For any picture in the lines below, please leave it out and copy the rest exactly.

### Information supplied
####

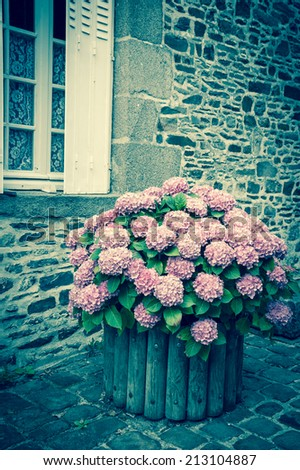 Pink hydrangea bush in wooden pot outside the old stone house under the window with lace curtain and metal shutters. Dol de Bretagne, Brittany, France.  Aged photo. - stock photo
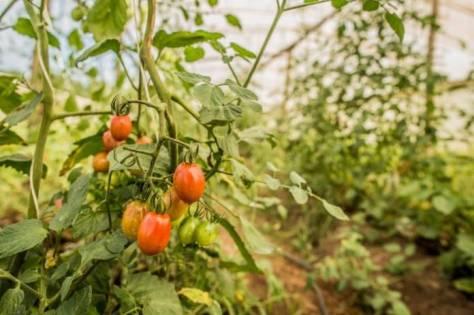 filme-sobre-mst-e-agroecologia-ganha-premio-da-onu-lt2-7863-agroflorestas-contestado-18-01-2018-foto-leandro-taques-696x463.jpg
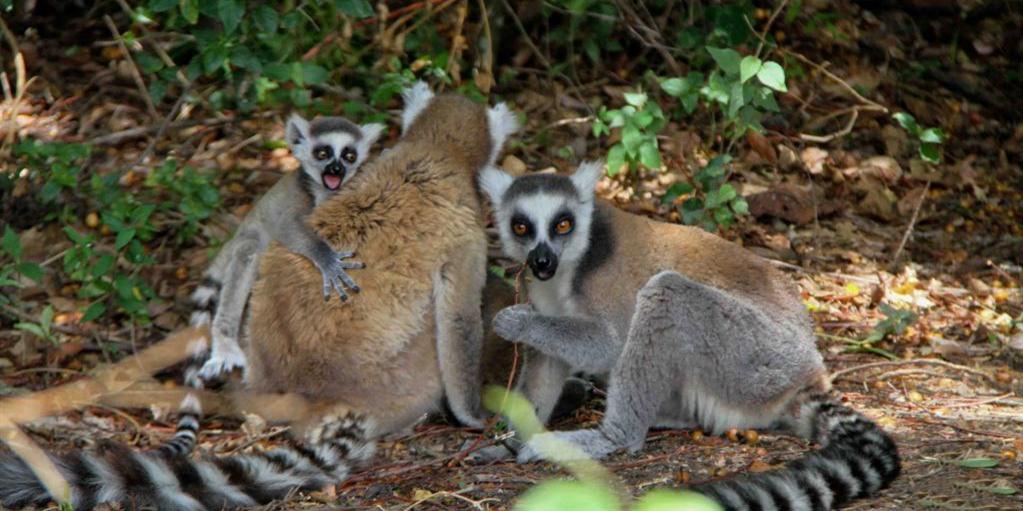 马达加斯加安达西贝国家森林保护区的狐猴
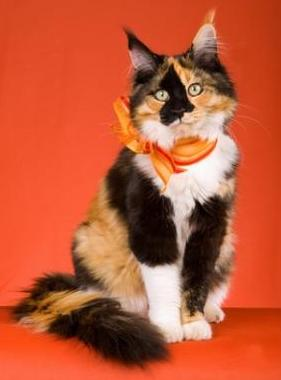 Pretty Flower Names For Cats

####

### Finished exercise
 Pink hydrangea bush in wooden pot outside the old stone house under the window with lace curtain and metal shutters. Dol de Bretagne, Brittany, France.  Aged photo. - stock photo
 filme-sobre-mst-e-agroecologia-ganha-premio-da-onu-lt2-7863-agroflorestas-contestado-18-01-2018-foto-leandro-taques-696x463.jpg
 马达加斯加安达西贝国家森林保护区的狐猴
 Pretty Flower Names For Cats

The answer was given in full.